-------- DOCUMENT TEXT

BigQuery Data Loading Skill

BigQuery Data Loading

Use this skill when importing data into BigQuery from various file formats and sources.

Basic Load Command

bq load \
  --location=LOCATION \
  --source_format=FORMAT \
  PROJECT:DATASET.TABLE \
  SOURCE_PATH \
  SCHEMA

Loading from CSV

Basic CSV Load

bq load \
  --source_format=CSV \
  --skip_leading_rows=1 \
  dataset.table \
  gs://bucket/data.csv \
  customer_id:STRING,amount:FLOAT,date:DATE

CSV with Schema File

# Create schema.json
echo '[
  {"name": "customer_id", "type": "STRING"},
  {"name": "amount", "type": "FLOAT"},
  {"name": "date", "type": "DATE"}
]' > schema.json

# Load with schema file
bq load \
  --source_format=CSV \
  --skip_leading_rows=1 \
  dataset.table \
  gs://bucket/data.csv \
  ./schema.json

CSV Options

bq load \
  --source_format=CSV \
  --skip_leading_rows=1 \
  --field_delimiter=',' \
  --quote='"' \
  --allow_quoted_newlines \
  --allow_jagged_rows \
  --max_bad_records=100 \
  --null_marker='NULL' \
  dataset.table \
  gs://bucket/data.csv \
  schema.json

Key flags:

--skip_leading_rows=N - Skip header rows
--field_delimiter=',' - Column separator (default: comma)
--allow_quoted_newlines - Allow newlines in quoted fields
--allow_jagged_rows - Allow rows with missing fields
--max_bad_records=N - Tolerate N parsing errors
--null_marker='NULL' - String representing NULL values

CSV with Auto-detect

bq load \
  --source_format=CSV \
  --autodetect \
  --skip_leading_rows=1 \
  dataset.table \
  gs://bucket/data.csv

Warning: Auto-detect is convenient but not recommended for production. Schema may change between loads.

----------------
-------- RECORDS

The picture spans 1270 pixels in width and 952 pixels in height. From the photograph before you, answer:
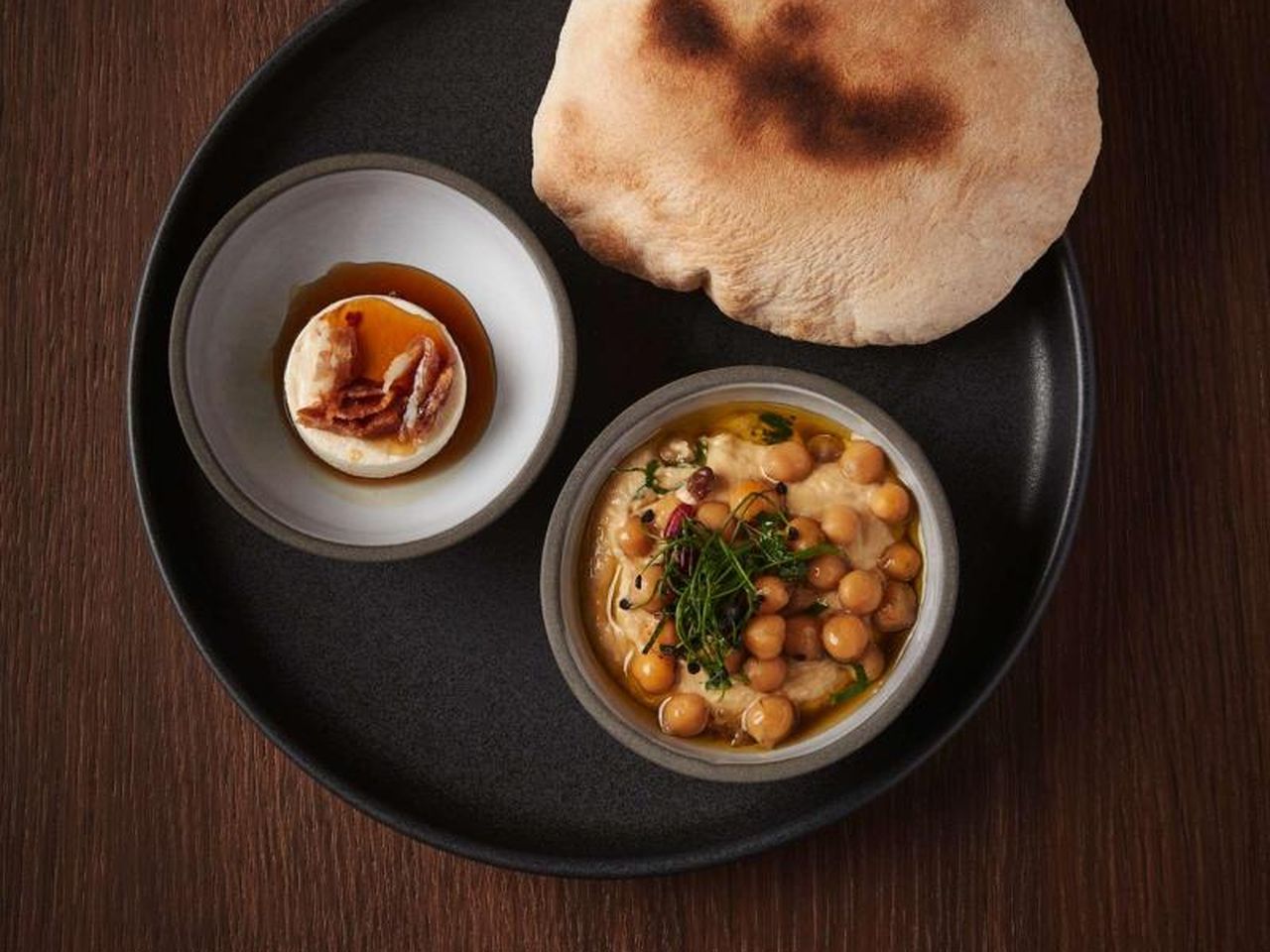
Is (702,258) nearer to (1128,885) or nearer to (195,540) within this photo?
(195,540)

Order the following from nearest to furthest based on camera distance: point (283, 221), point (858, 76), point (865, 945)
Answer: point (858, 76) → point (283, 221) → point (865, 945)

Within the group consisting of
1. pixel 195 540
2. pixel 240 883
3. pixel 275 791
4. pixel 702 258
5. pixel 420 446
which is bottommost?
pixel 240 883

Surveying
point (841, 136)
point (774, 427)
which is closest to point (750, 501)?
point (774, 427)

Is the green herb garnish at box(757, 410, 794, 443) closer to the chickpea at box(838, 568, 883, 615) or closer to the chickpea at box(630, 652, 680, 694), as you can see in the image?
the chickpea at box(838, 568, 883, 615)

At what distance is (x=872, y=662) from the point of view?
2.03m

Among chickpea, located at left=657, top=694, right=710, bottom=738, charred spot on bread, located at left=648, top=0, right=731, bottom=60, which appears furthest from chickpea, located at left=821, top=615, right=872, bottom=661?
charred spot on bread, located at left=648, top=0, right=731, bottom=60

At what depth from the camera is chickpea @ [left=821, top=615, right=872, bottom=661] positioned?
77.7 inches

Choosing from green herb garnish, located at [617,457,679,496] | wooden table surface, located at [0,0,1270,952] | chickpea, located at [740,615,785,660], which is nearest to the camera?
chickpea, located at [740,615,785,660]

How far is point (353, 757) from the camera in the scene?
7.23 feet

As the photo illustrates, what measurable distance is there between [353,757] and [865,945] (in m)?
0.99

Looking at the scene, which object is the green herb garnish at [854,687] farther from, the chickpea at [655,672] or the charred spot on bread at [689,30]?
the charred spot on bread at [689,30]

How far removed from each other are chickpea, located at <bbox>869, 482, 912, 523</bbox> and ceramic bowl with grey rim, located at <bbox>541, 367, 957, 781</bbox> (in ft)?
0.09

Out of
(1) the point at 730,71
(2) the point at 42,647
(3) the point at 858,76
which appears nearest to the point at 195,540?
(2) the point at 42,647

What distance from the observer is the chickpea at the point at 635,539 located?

----------------

▸ **EXERCISE INSTRUCTIONS**:
1. Transcribe the BigQuery data loading text from "CSV with Auto-detect" up to and including "change between loads.".
2. According to the BigQuery data loading text, why is auto-detect not recommended for production?

▸ **TASK-BY-TASK RESULTS**:
1.
CSV with Auto-detect

bq load \
  --source_format=CSV \
  --autodetect \
  --skip_leading_rows=1 \
  dataset.table \
  gs://bucket/data.csv

Warning: Auto-detect is convenient but not recommended for production. Schema may change between loads.

2. The schema may change between loads.